Exercise description
Retype word for word the part of the parallelogram proofs below that starts with "So, Δ AOB ≅" and goes on through "diagonals bisect each other at right angles.".

Text passage

──────────

1. If the diagonals of a parallelogram are equal, then show that it is a rectangle.

Given: A parallelogram ABCD where diagonals AC = BD.
To Prove: ABCD is a rectangle.

Proof:
Consider triangles Δ ABC and Δ DCB.
1. AB = DC (Opposite sides of a parallelogram are equal)
2. BC = BC (Common side)
3. AC = BD (Given)

Therefore, by SSS congruence rule:
Δ ABC ≅ Δ DCB

Since the triangles are congruent, their corresponding angles are equal:
∠ ABC = ∠ DCB (by CPCT)

We know that consecutive interior angles of a parallelogram sum to 180° (since AB || DC):
∠ ABC + ∠ DCB = 180°

Substituting ∠ DCB with ∠ ABC:
∠ ABC + ∠ ABC = 180°
2 ∠ ABC = 180°
∠ ABC = 90°

Since one angle of the parallelogram is 90°, ABCD is a rectangle.

2. Show that the diagonals of a square are equal and bisect each other at right angles.

Given: A square ABCD.
To Prove: (i) AC = BD, (ii) AC bisects BD, (iii) AC ⊥ BD.

(i) Prove Diagonals are Equal:
In Δ ABC and Δ BAD:
1. AB = AB (Common)
2. BC = AD (Sides of a square are equal)
3. ∠ ABC = ∠ BAD = 90° (Angles of a square are 90°)
So, Δ ABC ≅ Δ BAD (by SAS).
Therefore, AC = BD (by CPCT).

(ii) Prove Diagonals Bisect Each Other:
Since a square is a parallelogram, its diagonals bisect each other. So, OA = OC and OB = OD.

(iii) Prove Diagonals are Perpendicular:
In Δ AOB and Δ AOD:
1. AO = AO (Common)
2. AB = AD (Sides of a square)
3. OB = OD (Diagonals bisect each other)
So, Δ AOB ≅ Δ AOD (by SSS).

Therefore, ∠ AOB = ∠ AOD (by CPCT).
But ∠ AOB + ∠ AOD = 180° (Linear Pair).
So, 2 ∠ AOB = 180° ⇒ ∠ AOB = 90°.
Hence, diagonals bisect each other at right angles.

3. Diagonal AC of a parallelogram ABCD bisects ∠ A (see Fig. 8.11). Show that
(i) it bisects ∠ C also,
(ii) ABCD is a rhombus.

Given: Parallelogram ABCD, AC bisects ∠ A (so ∠ DAC = ∠ BAC).

(i) To Prove: AC bisects ∠ C.
Since ABCD is a parallelogram, AD || BC and AC is a transversal.
∠ DAC = ∠ BCA (Alternate Interior Angles) ... (1)
Similarly, AB || DC and AC is a transversal.
∠ BAC = ∠ DCA (Alternate Interior Angles) ... (2)

Given that ∠ DAC = ∠ BAC.
From (1) and (2), we get:
∠ BCA = ∠ DCA.
Therefore, AC bisects ∠ C.

──────────

Data segment
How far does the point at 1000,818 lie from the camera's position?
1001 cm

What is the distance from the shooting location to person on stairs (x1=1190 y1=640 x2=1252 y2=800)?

──────────

The reply
So, Δ AOB ≅ Δ AOD (by SSS).

Therefore, ∠ AOB = ∠ AOD (by CPCT).
But ∠ AOB + ∠ AOD = 180° (Linear Pair).
So, 2 ∠ AOB = 180° ⇒ ∠ AOB = 90°.
Hence, diagonals bisect each other at right angles.